The policy goes on to state that Audacity will collect “data necessary for law enforcement, litigation and authorities’ requests”, but does not expand on what type of information this clause might cover, leading to speculation it could be used to justify an unacceptable breach of user privacy.

The location thing bugged a lot of people and they threw out the term spyware.

This too is well said! I believe with all of you guys' posts, the OP is getting a well rounded explanation of what went on, and how things stand today.

[Tiles]

Since nobody brought this up here,

If Audacity is malicious depends also of the source where you download it. There is a page called audacity.de around that offers an inofficial version of Audacity. And there you download in fact a Audacity version with malware onboard. That's the curse of open source.

The official version from audacity.org should be safe to use though. Even with the current telemetry onboard. Companies like Native Instruments are ways worse in this regards. And the once planned google telemetry did never make it into Audacity. They are back to the simple error messages.

Here was the discussion, back in 2021 https://github.com/audacity/audacity/discussions/889

[chk071]

Or maybe you want to use a proper audio editor like Wavelab. There's even a slimmed down free version: https://www.steinberg.net/de/wavelab/le/

(I found Steinberg's download manager rather clunky and convoluted.)

Out of interest, I gave Wavelab LE another go (I own Wavelab Elements).
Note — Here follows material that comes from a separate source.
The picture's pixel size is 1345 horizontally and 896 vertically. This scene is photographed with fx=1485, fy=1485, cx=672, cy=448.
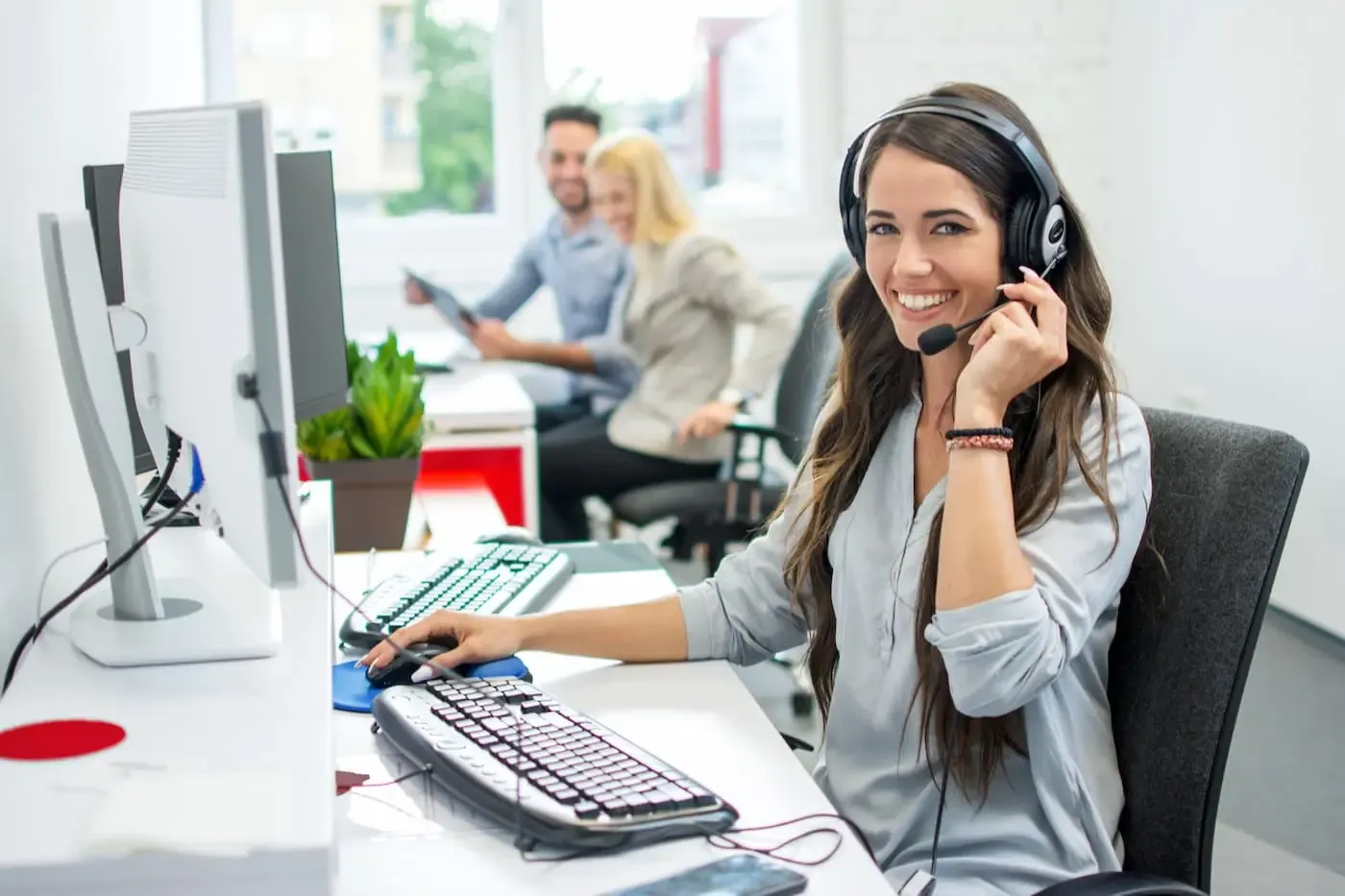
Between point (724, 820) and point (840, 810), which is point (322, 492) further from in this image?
point (724, 820)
Well, it's probably too limited for most users. If anything, I'd get it, and then upgrade to Elements. LE really lacks a lot of stuff. But, the GUI is (Wavelab like) excellent, of course.

[chk071]

Since nobody brought this up here,

If Audacity is malicious depends also of the source where you download it. There is a page called audacity.de around that offers an inofficial version of Audacity. And there you download in fact a Audacity version with malware onboard. That's the curse of open source.

That's the reason why I always first visit the Wikipedia site (if available). The links there are the official ones, not some fake stuff, like audacity.de.